British men are driving less, and a culture is vanishing

An entire road-based culture has all but disappeared. It is preserved in novels and in a superb bbc documentary, released in 1993 and easily found online.

The Economist
Published29 Sep 2025, 05:21 PM IST
A drone view shows a car driving around a mini roundabout painted in the colours of St George's flag and the slogan 'Stop Hate', in the Sale area of Manchester, Britain,
A drone view shows a car driving around a mini roundabout painted in the colours of St George's flag and the slogan 'Stop Hate', in the Sale area of Manchester, Britain, (REUTERS)

Vic wilcox has lazy colleagues, a crabby father and an unromantic, arm’s-length marriage. On the bright side, he has a Jaguar. The protagonist of David Lodge’s 1988 novel “Nice Work” invariably drives to his job as head of an engineering firm in the West Midlands. He thinks nothing of driving hundreds of miles for a meeting. He is happiest when behind the wheel.

The novel is a dispatch from a vanishing world. The National Travel Survey, a government dataset that tracks domestic journeys in England, shows that people are travelling less far than they did two decades ago (see chart). That reverses a long trend. David Metz, an honorary professor at University College London, points out that travel distances grew strongly in the late 20th century. He thinks the growth began two centuries ago, with the introduction of passenger-railway services.

Wilcox and his ilk are driving the change. The average man travelled 8,245 miles in 2002 and 6,549 miles in 2024—a drop of 21%. Almost the entire fall was caused by a decline in driving. Women travelled 5,633 miles in 2024, 9% fewer than in 2002. Men and women alike are commuting less far and travelling less far for shopping than they used to. But few things have fallen as much as men travelling for work. That is down by 45%.

“I used to do 30,000 or 35,000 miles a year,” says Cliff Jackson of the Professional Sales Association, who has spent much of his life selling engineering products. In the 1980s and 1990s he and other salesmen slogged up and down Britain’s motorways, meeting clients and occasionally ringing the office from pay phones (Mr Jackson remembers the advent of pagers). “You were a free bird,” he says, a little ruefully.

That “road-warrior” lifestyle, as Clive Wratten of the Business Travel Association calls it, has disappeared for several reasons. The tax authorities cracked down on company cars, especially the petrol-guzzling kind. The growth of the internet and video-conferencing has made routine sales trips (and business trips of many other kinds) unnecessary.
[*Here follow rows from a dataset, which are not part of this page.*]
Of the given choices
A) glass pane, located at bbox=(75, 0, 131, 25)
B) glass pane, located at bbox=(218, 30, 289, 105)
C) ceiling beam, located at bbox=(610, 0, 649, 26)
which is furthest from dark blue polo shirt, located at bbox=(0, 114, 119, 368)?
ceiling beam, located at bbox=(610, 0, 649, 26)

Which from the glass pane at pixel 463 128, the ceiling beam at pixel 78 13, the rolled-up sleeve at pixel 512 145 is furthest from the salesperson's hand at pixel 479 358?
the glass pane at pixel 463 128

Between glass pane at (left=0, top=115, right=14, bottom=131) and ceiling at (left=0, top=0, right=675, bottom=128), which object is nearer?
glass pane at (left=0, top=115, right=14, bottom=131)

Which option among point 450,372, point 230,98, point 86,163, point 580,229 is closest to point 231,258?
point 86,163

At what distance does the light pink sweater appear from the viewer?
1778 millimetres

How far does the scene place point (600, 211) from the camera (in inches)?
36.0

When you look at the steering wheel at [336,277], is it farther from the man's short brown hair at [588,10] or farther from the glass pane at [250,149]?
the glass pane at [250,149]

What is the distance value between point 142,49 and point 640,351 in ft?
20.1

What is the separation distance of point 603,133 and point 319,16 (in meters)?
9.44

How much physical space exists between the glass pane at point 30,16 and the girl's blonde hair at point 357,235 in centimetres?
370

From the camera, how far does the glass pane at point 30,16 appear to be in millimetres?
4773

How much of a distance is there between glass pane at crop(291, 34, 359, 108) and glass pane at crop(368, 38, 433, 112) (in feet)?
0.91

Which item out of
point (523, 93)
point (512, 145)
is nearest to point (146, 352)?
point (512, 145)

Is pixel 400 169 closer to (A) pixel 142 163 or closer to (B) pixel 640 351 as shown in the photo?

Companies and public-sector organisations have nudged workers to use public transport.

The consequences can be seen on the roads. Data from the Department for Transport show that in 2024 Britain’s motorways contained fewer cars on Mondays, Tuesdays, Wednesdays or Thursdays than they did on Saturdays or Sundays (Friday was the busiest day). Or look at a suburban street, where many cars seldom move. The rac Foundation, a research group, reports that the average new car is driven 8,460 miles a year, down from 9,648 in 2015.

An entire road-based culture has all but disappeared. It is preserved in novels and in a superb bbc documentary, released in 1993 and easily found online. “Over the Moon With the Cavalier” consists of interviews with corporate managers, all men, who talk about their cars while driving. They describe a rigid hierarchy, expressed by the model numbers displayed on the backs of cars. One explains that the letter “i”, which is supposed to stand for “fuel injection”, actually means “important”.

Mr Wratten, who represents people who travel for work, does not mourn the road warriors. He thinks that travel has become more purposeful, and the better for it. Companies have become more concerned about the health and happiness of their employees (which they call “wellness”) and that concern extends to travel. Mr Wratten notes that firms increasingly tolerate or even encourage staff to take their partners on business trips. Vic Wilcox would be horrified.